I’m in Manchester, England, for a Liberty Fund colloquium on the great free-trader Richard Cobden. More on this man and his work in later posts.
My friend Steve Davies (organizer of the colloquium) told me this morning about the privitization of railways in the U.K. It was done during the prime-ministership of John Major. It was done unwisely. Franchises for the tracks and the stations were sold separately from franchises for the rolling stock which were sold separately from the franchise to run the maintenance which was sold separately from the franchise to operate the track signalling.
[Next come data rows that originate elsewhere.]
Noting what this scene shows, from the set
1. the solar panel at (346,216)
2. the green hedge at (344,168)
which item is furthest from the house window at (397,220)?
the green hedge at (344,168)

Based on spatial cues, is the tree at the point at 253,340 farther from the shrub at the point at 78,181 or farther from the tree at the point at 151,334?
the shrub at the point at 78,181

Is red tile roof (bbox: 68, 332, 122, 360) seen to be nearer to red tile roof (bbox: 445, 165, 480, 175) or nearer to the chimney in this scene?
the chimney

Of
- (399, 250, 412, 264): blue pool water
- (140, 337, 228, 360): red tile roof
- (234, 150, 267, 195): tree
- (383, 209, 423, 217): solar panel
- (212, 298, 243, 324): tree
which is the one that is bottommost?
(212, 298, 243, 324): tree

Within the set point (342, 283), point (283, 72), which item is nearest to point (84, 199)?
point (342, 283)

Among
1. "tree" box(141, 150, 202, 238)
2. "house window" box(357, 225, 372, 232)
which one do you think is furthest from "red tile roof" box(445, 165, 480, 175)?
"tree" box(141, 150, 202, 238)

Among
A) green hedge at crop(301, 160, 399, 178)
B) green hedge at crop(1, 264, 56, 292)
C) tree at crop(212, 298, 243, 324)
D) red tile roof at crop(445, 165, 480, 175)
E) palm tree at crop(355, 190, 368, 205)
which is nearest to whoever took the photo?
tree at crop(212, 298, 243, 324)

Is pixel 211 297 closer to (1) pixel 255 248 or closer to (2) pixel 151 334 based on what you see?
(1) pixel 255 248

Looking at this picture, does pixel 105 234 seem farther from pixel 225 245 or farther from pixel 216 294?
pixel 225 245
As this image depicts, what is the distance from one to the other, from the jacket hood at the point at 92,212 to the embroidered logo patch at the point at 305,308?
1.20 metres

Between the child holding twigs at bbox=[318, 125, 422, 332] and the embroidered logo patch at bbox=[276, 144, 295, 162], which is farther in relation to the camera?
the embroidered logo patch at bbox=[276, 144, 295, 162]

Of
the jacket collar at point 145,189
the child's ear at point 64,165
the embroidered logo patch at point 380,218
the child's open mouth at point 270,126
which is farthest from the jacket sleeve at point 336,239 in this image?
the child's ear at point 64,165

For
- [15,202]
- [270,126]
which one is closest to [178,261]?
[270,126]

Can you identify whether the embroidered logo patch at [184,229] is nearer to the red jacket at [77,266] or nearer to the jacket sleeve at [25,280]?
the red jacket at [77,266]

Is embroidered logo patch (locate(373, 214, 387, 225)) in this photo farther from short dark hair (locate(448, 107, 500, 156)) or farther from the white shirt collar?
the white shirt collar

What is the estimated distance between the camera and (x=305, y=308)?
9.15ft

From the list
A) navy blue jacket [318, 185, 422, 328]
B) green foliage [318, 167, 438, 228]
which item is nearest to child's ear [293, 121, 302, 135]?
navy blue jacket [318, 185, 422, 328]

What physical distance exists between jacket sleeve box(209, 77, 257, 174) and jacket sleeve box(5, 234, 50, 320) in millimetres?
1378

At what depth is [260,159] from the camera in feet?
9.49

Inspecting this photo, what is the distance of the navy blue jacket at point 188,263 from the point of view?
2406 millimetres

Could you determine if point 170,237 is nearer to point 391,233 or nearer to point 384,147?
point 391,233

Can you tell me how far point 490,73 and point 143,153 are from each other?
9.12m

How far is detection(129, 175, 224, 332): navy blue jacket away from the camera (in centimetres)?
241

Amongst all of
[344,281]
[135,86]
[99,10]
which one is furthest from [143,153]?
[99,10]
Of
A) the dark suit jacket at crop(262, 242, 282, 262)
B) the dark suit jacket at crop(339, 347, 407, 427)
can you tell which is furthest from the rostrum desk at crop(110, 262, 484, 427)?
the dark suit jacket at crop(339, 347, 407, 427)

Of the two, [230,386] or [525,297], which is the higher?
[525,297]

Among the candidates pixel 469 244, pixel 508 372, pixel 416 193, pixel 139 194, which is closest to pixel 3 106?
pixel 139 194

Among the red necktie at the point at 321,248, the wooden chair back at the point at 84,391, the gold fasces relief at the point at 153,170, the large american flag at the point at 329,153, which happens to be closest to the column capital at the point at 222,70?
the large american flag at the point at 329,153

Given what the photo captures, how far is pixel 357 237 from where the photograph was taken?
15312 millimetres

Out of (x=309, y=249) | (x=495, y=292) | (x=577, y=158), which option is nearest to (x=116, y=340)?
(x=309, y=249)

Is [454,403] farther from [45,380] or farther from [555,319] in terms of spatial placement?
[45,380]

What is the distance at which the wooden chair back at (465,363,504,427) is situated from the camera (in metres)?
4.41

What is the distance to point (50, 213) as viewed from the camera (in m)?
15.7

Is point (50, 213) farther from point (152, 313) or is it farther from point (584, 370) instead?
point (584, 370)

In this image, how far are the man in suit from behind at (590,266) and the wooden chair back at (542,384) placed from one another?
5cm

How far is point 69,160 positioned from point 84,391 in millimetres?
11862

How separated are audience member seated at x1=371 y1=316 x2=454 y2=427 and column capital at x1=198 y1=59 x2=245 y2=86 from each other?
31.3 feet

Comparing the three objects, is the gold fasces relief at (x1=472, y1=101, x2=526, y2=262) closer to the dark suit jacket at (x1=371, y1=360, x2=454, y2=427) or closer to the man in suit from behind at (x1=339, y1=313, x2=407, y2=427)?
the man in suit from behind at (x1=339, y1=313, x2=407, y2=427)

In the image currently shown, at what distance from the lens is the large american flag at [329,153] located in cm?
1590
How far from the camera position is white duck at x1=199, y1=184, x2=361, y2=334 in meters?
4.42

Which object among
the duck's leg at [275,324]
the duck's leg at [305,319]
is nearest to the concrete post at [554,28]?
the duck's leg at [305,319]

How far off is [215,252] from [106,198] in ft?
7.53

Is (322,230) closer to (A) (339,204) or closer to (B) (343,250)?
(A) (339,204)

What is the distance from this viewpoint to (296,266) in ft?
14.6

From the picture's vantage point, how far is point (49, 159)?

Importantly, this separation in the ownership and management of these various aspects of running railroads cannot be altered by, say, Virgin (owner of a franchise to operate rail service) buying the tracks over which its trains run or by buying the maintenance operations that service its trains.
Steve — a native Brit — reports that privitization has improved rail service (as evidenced in part by the much-increase ridership), but that the service improvements are not what they could have been if the different franchisees were permitted to buy and sell parts of their different operations.
As Steve points out, “this is a great Coasean experiment, showing that Coase was right”. Coase, of course, wrote what is still the definitive article on why firms exist and what determines how much of their inputs they produce themselves and how much they purchase from outside suppliers. If a firm can raise its profits by supplying its own maintenance service than by contracting out for such service, it will do so. Consumers in the end will be better served, either through lower prices or improved service or both.
But the political prohibition against greater or lesser vertical integration — that is, the prohibtion on U.K. railway franchisees changing how much of their operations they perform in-house and how much they purchase from outside suppliers — means that a critical tool is kept from managers who wish to improve rail service in the U.K.